This repository contains a credit risk analysis pipeline using machine learning models to predict loan default likelihood. The dataset consists of borrower information, loan details, and credit history. The project includes data preprocessing, exploratory data analysis (EDA), model training, evaluation, and visualization.

Project Features

1. Data Cleaning & Preprocessing

  • Handles missing values and outliers
  • Encodes categorical features
  • Splits data into training and testing sets

2. Exploratory Data Analysis (EDA)

  • Summary statistics and outlier detection
  • Scatter matrix and box plots to identify trends
  • Parallel category diagrams to analyze categorical feature relationships

3. Machine Learning Models

The project implements multiple classification models to predict loan default likelihood:

  • K-Nearest Neighbors (KNN)
  • Logistic Regression (LG)
  • XGBoost Classifier

Each model is evaluated using metrics such as:

  • Classification Report (Precision, Recall, F1-score)
  • ROC Curve & AUC Score
  • Reliability Plot & Brier Score
  • Feature Importance Analysis

Dataset

  • The dataset used for this analysis is credit_risk_dataset.csv, sourced from Kaggle.
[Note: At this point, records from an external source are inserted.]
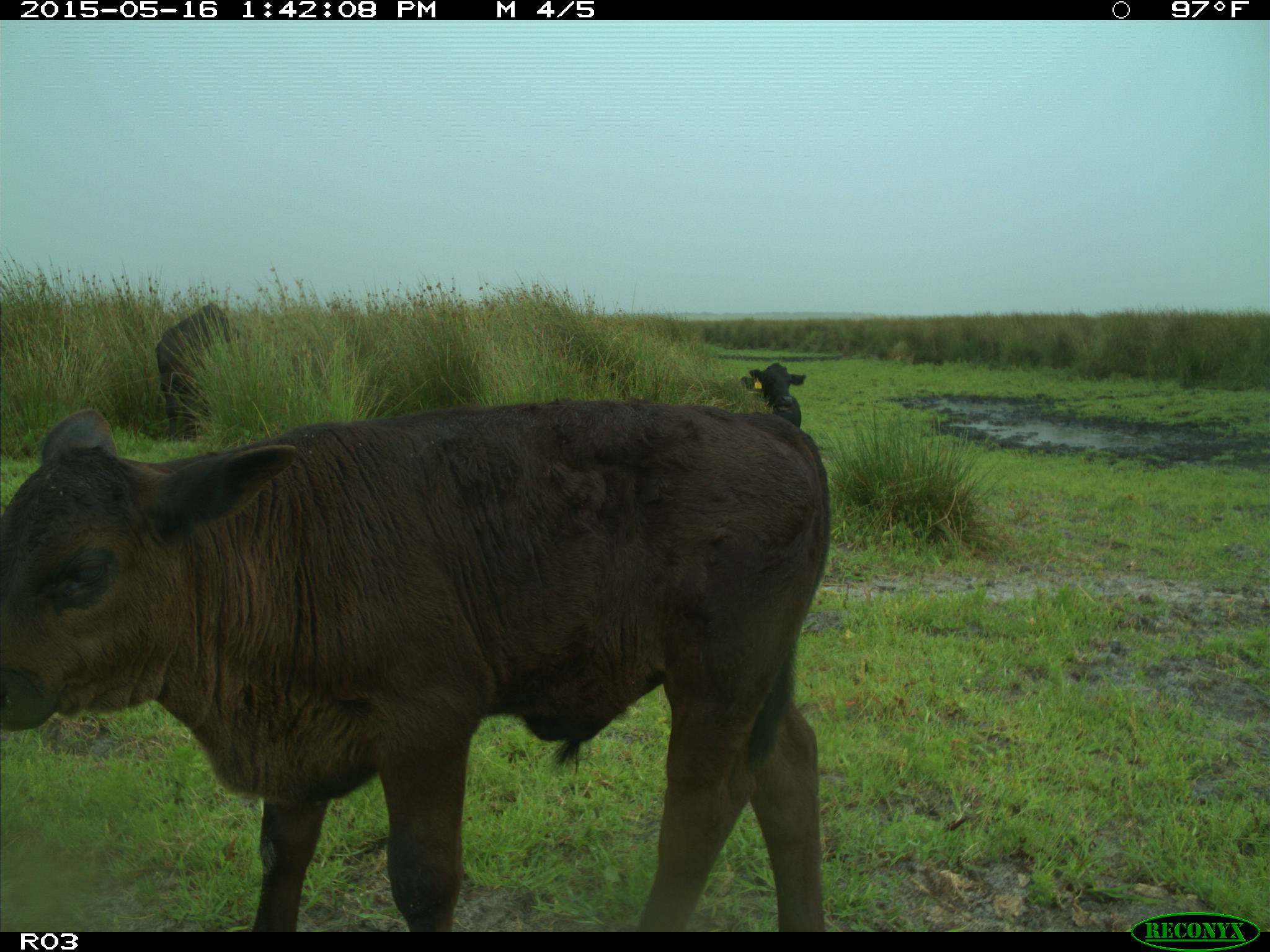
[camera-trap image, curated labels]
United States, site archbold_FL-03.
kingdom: Animalia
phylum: Chordata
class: Mammalia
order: Artiodactyla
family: Bovidae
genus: Bos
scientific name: Bos taurus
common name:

A link to the dataset will be added later.
  • It includes borrower demographics, loan details, employment history, and previous credit behavior.

Project Structure

📂 credit-risk-analysis
├── README.md              # Project documentation
├── credit_risk_dataset.csv # Dataset used in the analysis
├── docs/                  # Additional project documentation
├── images/                # Generated plots and analysis figures
│   ├── FeatureImportance.png
│   ├── ROC.png
│   └── RealiabilityPlot.png
└── notebook.ipynb         # Jupyter Notebook with full analysis

How to Use

  1. Clone the repository:
    git clone https://github.com/yourusername/credit-risk-analysis.git
    cd credit-risk-analysis
  2. Open the Jupyter Notebook and run the cells to process data, train models, and analyze results.

Visualizations

The project includes various visualizations such as:

  • Scatter Matrix: Identifying trends and outliers.
  • Box Plots: Analyzing loan grades and default probability.
  • Parallel Category Diagram: Understanding relationships between categorical features.
  • ROC Curve: Model performance comparison.
  • Feature Importance Plot: Identifying key predictors of loan default.

Documentation

For detailed documentation, refer to the docs/ directory or the provided LaTeX/PDF documentation.

Contributors

  • [Your Name]

License

This project is licensed under the MIT License.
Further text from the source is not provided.